Monday, October 27, 2008

Claro/Escuro

Foto de Elipse



Leio no céu o apelo, quase sempre
Indiferente às vozes de quem passa
Basta-me, agora, saber por onde vou.
Entre o preconceito e a asas
Resolvo a dimensão dos dramas
Dando passos certeiros
Ante a perplexidade dos que não ousam.
Dói-me apenas a pequenez dos dias
E a obrigação de colher frutos verdes.








Wednesday, October 22, 2008

A escrita e os símbolos

Escher

O exercício da escrita tem de ser um exercício de prazer. Podemos senti-lo como fonte de maior ou menor sofrimento se nos centramos nos nossos dramas ou nas nossas dores. Mas isso seria demasiada exposição trazida aqui a um lugar visível.
Criamos, então, personagens vivas e falamos por elas. Personagens que não se aclimatam ao normal curso do tempo e declinam com o voar das folhas secas; ou que se atrevem a desafiar a modorra estival gritando sobre a extensão dos mares; ou que se aconchegam, saídas do tempo, em pequenos nadas que transformam em grandezas de encher vaidades.
Neste acto criativo usam-se as palavras em jogos se sentimento e culpa; em distracções de bem-estar e anseio; em exercícios de representação do que não foi mas podia ter sido; em projecções dos nossos desejos ou dos desejos dos outros, já que os adoptamos e adaptamos.
Na Elipse há dois centros, nunca se sabendo qual dos dois corresponde ao que está para além do ficcionar. Ou o que fica aquém e ela converte em linha que se curva, certinha, sobre um e outro foco. Nada se pode colar à fidelidade do que aconteceu. Tudo símbolos.
Aqui o exercício da escrita é prazer puro.





Saturday, October 18, 2008

Enquanto os deuses proibiam o prazer

Blue nude - Picaso


Sei que não me alcanças as palavras
por mais que eu conjugue o verbo, ou diga os ecos das últimas sílabas;
Nem eu te alcanço o pensamento
aprisionado no silêncio dos cigarros fumados no quarto;
Difícil entrar nessa calma acesa e arredondar o espanto.
Difícil amansar os gumes da interdição sem magoar a crença.
Podíamos colocar as palavras sobre a mesa
correndo o risco de as deixar para sempre inacessíveis
Mas fizemos levedar os gestos.
Tocavas-me ao de leve, amedrontado ainda
e os olhos iam serenando na entrega
depois das ondas rebentarem no desenho do teu peito

Tuesday, October 14, 2008

Cantata de Outono

foto de Elipse

Não é por não te ter… é mais pelo castanho-claro das folhas que o vento empurra pelas ruas e pelo calor húmido que o ar carrega entre portas, onde o sossego exagera de tanto ser por fora e a inquietação por dentro.
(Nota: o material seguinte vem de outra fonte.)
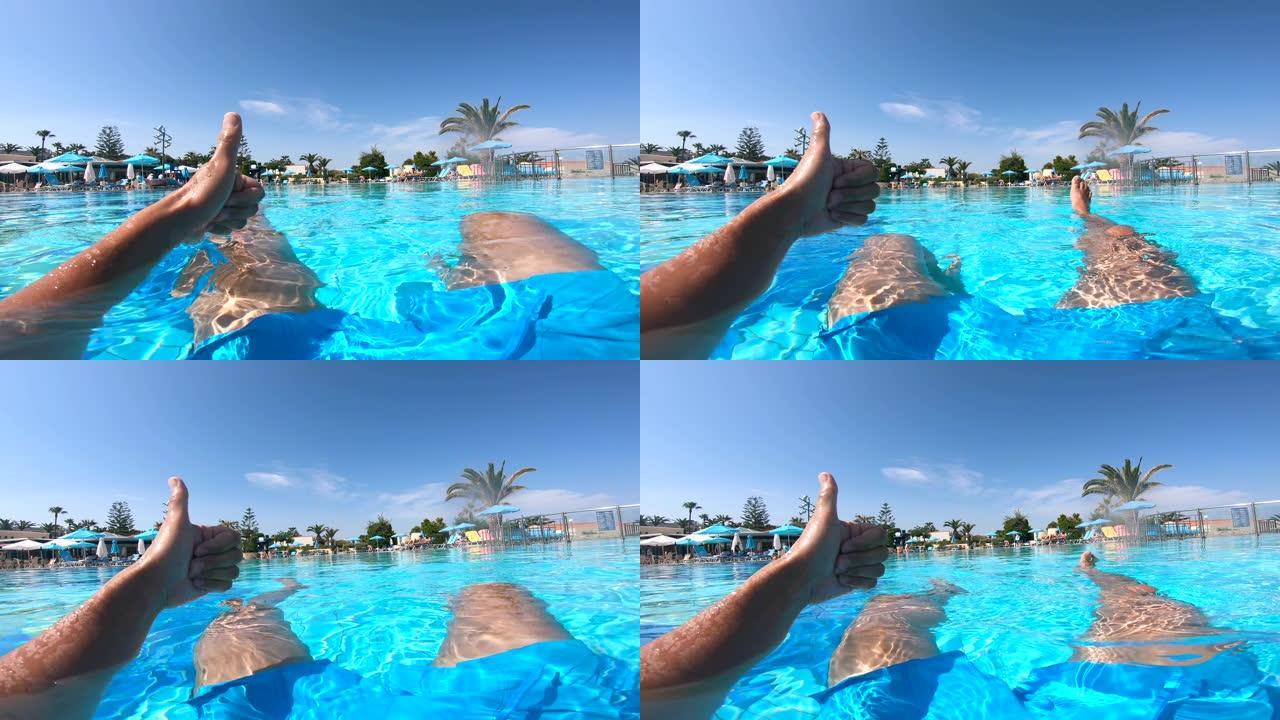 人坐在酒店附近的游泳池里竖起大拇指。暑假概念。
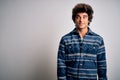 Young handsome man wearing casual shirt standing over isolated white background smiling looking to the side and staring away Royalty Free Stock Photo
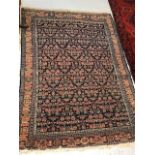 A Senneh rug, North West Persia, the indigo field with the all over herati pattern, within a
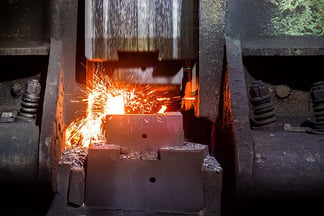 Forging hammer hitting a hot piece of metal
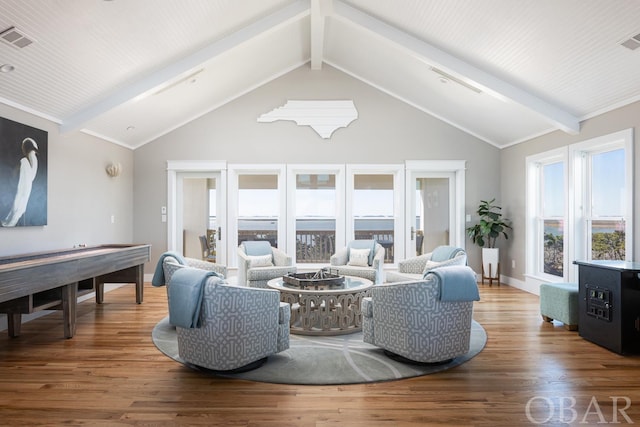 living room featuring visible vents, beamed ceiling, baseboards, and wood finished floors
Não é por não te ter… é mais pela crueldade diária do espelho matinal; pelo pó que se acumula na parte superior dos livros fechados, nas estantes; pela marca dos passos no mármore do chão; pela tinta que se vai gastando de tanto esconder o branco dos cabelos.

Não é por não te ter… que ter-te seria um excesso a todas as horas, não sobrando espaço para o sossego discreto que me aplaude a criação, de vez em quando.
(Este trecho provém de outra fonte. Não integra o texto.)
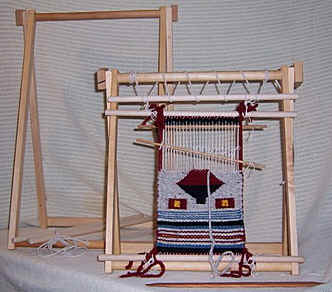 Spriggs Travel A-frame Navajo Looms. Designed by Carl Spriggs for table-top use, they collapse for easy travel with your project still on the loom.Click here for more information.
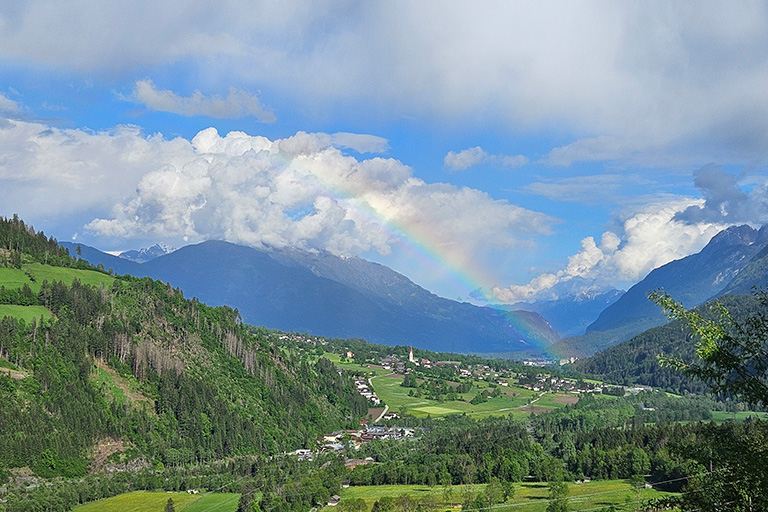 Regenbogen über grün bewaldeter Berglandschaft mit Wolken am Himmel.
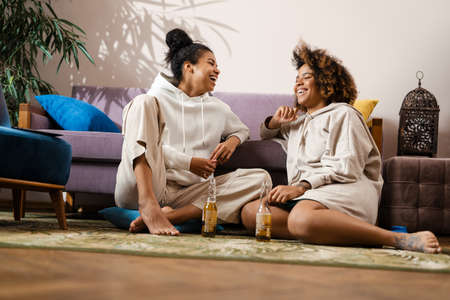 Two happy young african women friends sitting on a couch drinking beer eating popcorn at home...
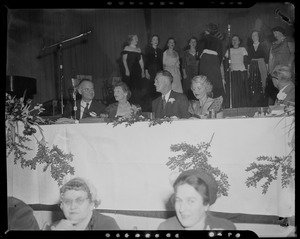 Gov. Christian Herter, Mary Pratt Herter, and others seated at banquet table with performers behind them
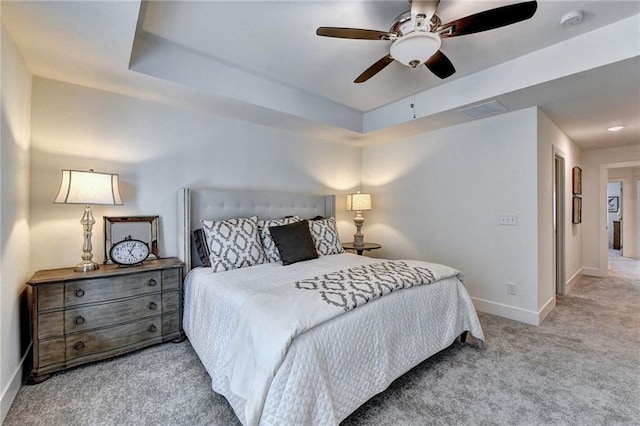 bedroom featuring visible vents, baseboards, a ceiling fan, a tray ceiling, and carpet flooring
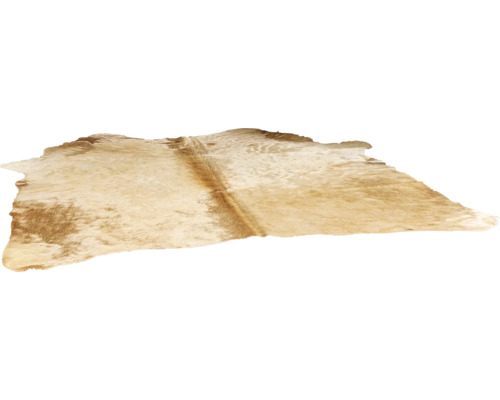 Tapis en peau de vache naturelle de forme irrégulière.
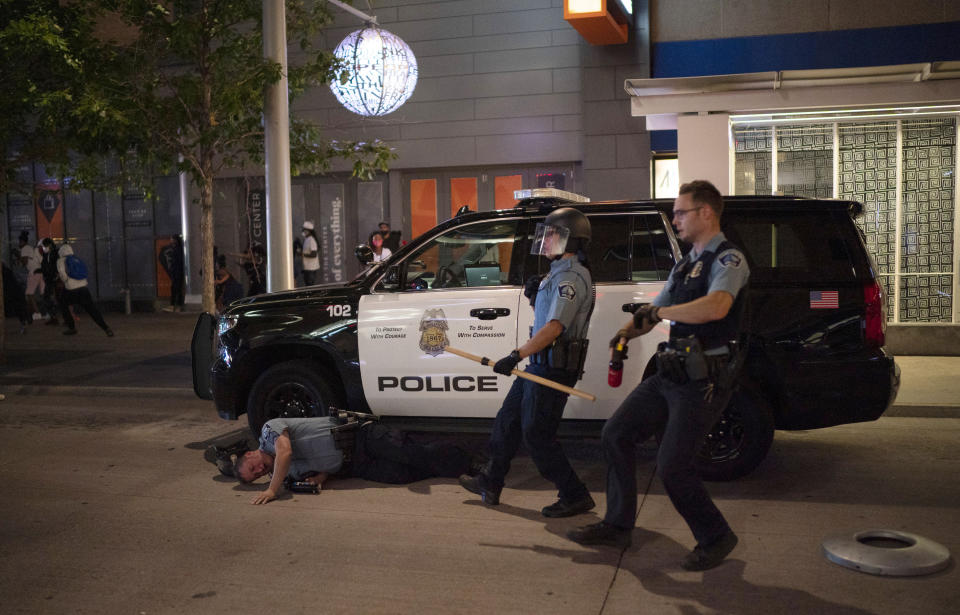 A Minneapolis police officer lies on the ground after being struck by an object Wednesday, Aug. 26, 2020 in Minneapolis. The Minneapolis mayor imposed a curfew Wednesday night and requested National Guard help after unrest broke out downtown following what authorities said was misinformation about the death of a Black homicide suspect. (Jeff Wheeler/Star Tribune via AP)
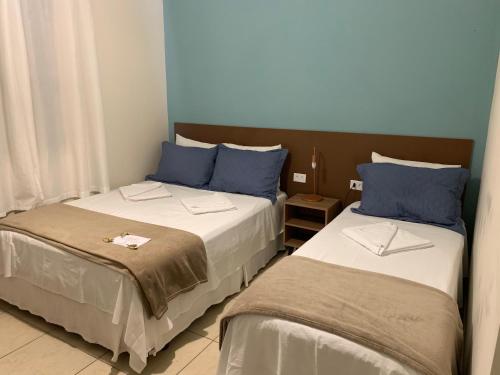 dos camas sentadas una al lado de la otra en una habitación en Pousada Moça Bonita en Ubatuba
Não é por isso, não. É pelo espaço reproduzido no vazio, pelas horas que o relógio multiplica, pela constância do silêncio a prolongar-se na mesma direcção, pelo sentido obtuso do riso unilateral, pela música sem eco no canto da sala cansada da cor dos móveis, pelo excesso de sossego em vez da festa, pelo desejo mal arrumado no canteiro adiado das sementes, pelos laços desfeitos nos presentes que ficam nas montras, pelas palavras que ditas seriam ouro e escritas ganham um peso inútil.

Não é por isso, não. Ter-te, à distância, seria ter ainda alguma coisa e mais a esperança de não definhar calada.

Friday, October 10, 2008

Culto muito antigo

Da primeira vez louvei-te os olhos
Se te lembrares ainda soa a minha voz surpresa
Ante a frieza aparente do teu rosto;

Mais tarde apreciei-te a divindade
Mas era em mim que morava a tentação;

Em ti nada sobrava; nada se deixava amar
Embora o fogo vivo dos silêncios
Chamasse o verso musicado do poema.




Saturday, October 04, 2008

Intervalo

foto de Elipse

Desinquietou-me o silêncio e a penumbra dos meses frios.

Ocupou-me o pensamento, severamente gasto em coisas inúteis como a tristeza.

Aconchegou-se a mim, ou fui mais eu, saída da sombra, em busca do tempo que ficou atrás das ousadias.

Por momentos fechei a porta ao mundo e deixei adensar-se a névoa dos incensos.

Olhos nos olhos, tínhamos o corpo todo à espera e o fascínio triunfava.